Frankfurt, 10. Dez (Reuters) - Die deutsche Monopolkommission warnt vor einer übereilten Deregulierung des deutschen Festnetzes. "Wir sind gerade in einer kritischen Übergangsphase von Kupfer zur Glasfasertechnologie", sagte der Chef des Beratungsgremiums, Tomaso Duso, am Mittwoch. "Es besteht die Gefahr, dass die ehemaligen Staatsmonopolisten wieder dominant werden." Marktbeherrschende Anbieter müssten daher strengen Auflagen unterliegen, um wirksamen Wettbewerb zu gewährleisten.
In ihrem 14. Sektorgutachten zur Telekommunikation spricht sich die Monopolkommission gegen eine exklusive Verlegung von Glasfaser durch einzelne Anbieter aus. Wo es wirtschaftlich sinnvoll sei, sollten zwei oder mehr Unternehmen jeweils eigene Netze aufbauen. Wenn sich mehrere Unternehmen ein Netz teilten, seien kleinere Konkurrenten meist im Nachteil, betonten die Kartell-Experten. Hier sei die Bundesnetzagentur in der Pflicht, mithilfe verbindlicher Standards den Wettbewerb sicherzustellen. "Jede Wohnung sollte mit mindestens vier Fasern eines Glasfaserkabels ausgestattet werden", forderte Duso. "So können verschiedene Anbieter den Anschluss nutzen und Verbraucherinnen und Verbraucher ihren Anbieter leichter wechseln."
Darüber hinaus sollte die Netzagentur klare Vorgaben zur Abschaltung des Kupfernetzes machen, fügte Duso hinzu. Die Deutsche Telekom <DTEGn.DE> könnte ansonsten dazu verleitet werden, ihr Glasfasernetz vorrangig dort auszubauen, wo andere Anbieter bereits aktiv seien. Diese werfen dem Bonner Konzern seit Längerem vor, mit diesem sogenannten "strategischen Überbau" den Wettbewerb zu behindern. Der Ex-Monopolist mache die Glasfasernetze kleinerer Telekomfirmen unrentabel, so der Vorwurf.
Keinen Handlungsbedarf sieht die Monopolkommission dagegen beim Streitthema Datenverkehrsabgabe. Telekom-Konzerne fordern von Inhalte-Anbietern wie dem Streamingdienst Netflix <NFLX.O> oder der Instagram-Mutter Meta <META.O> eine Beteiligung an den Kosten für den Ausbau der Infrastruktur. Sie seien schließlich für das rasant wachsende Datenaufkommen verantwortlich. "Beide Seiten brauchen einander und verhandeln auf Augenhöhe", sagte Duso. Eine angedachte europäische Schlichtungsstelle sei daher nicht notwendig.

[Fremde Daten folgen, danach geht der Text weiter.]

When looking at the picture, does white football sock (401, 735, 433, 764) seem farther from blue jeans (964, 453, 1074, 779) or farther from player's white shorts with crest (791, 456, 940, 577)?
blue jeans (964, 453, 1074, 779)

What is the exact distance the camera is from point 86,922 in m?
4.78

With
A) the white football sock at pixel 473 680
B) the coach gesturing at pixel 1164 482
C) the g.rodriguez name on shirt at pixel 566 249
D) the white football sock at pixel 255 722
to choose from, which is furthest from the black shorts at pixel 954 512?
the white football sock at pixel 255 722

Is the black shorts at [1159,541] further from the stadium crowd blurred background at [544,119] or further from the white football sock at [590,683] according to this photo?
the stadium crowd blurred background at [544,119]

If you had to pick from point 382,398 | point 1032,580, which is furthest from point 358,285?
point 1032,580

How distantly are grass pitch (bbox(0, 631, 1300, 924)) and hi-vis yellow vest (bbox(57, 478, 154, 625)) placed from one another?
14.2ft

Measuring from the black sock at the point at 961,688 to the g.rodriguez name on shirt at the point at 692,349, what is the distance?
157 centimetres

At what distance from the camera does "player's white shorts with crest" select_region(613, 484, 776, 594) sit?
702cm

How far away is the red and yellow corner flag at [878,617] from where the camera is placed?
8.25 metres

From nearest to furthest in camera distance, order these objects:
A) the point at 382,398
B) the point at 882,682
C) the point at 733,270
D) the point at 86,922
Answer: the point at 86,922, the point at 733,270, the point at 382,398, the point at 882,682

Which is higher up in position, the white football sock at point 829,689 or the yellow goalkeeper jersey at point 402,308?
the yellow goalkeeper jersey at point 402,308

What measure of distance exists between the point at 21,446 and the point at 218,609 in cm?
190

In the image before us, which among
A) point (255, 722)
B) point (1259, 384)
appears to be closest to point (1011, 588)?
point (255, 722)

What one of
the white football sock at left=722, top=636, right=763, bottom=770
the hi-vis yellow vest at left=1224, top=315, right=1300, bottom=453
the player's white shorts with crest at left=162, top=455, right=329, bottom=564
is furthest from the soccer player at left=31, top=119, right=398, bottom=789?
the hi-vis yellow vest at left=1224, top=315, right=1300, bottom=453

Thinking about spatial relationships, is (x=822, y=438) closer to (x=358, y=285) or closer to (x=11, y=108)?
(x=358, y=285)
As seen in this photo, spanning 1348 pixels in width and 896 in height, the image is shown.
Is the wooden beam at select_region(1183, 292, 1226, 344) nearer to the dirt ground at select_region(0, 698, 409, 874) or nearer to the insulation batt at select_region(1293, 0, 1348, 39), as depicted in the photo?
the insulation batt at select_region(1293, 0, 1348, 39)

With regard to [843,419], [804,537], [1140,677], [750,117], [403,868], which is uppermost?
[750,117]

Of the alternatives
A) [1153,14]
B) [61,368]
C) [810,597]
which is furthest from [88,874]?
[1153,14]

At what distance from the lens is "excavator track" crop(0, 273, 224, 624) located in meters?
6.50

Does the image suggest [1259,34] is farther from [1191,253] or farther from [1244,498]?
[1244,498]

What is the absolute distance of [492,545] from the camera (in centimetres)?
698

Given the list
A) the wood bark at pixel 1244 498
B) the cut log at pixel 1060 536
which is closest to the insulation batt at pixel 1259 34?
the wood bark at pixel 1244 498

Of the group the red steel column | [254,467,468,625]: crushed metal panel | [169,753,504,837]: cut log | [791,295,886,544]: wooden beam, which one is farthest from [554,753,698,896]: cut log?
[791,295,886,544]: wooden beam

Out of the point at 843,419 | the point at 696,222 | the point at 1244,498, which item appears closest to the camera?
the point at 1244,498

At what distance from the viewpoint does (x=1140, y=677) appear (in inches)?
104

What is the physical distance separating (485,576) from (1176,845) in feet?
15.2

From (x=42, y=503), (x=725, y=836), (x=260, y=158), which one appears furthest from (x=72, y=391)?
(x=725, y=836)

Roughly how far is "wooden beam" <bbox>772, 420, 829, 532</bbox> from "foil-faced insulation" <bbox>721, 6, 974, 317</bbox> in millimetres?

Die unabhängige Monopolkommission berät die Bundesregierung und den Gesetzgeber in Fragen der Wettbewerbspolitik, des Wettbewerbsrechts und der Regulierung.
(Bericht von Hakan Ersen. Redigiert von Olaf Brenner. Bei Rückfragen wenden Sie sich bitte an unsere Redaktion unter berlin.newsroom@thomsonreuters.com (für Politik und Konjunktur) oder frankfurt.newsroom@thomsonreuters.com (für Unternehmen und Märkte).)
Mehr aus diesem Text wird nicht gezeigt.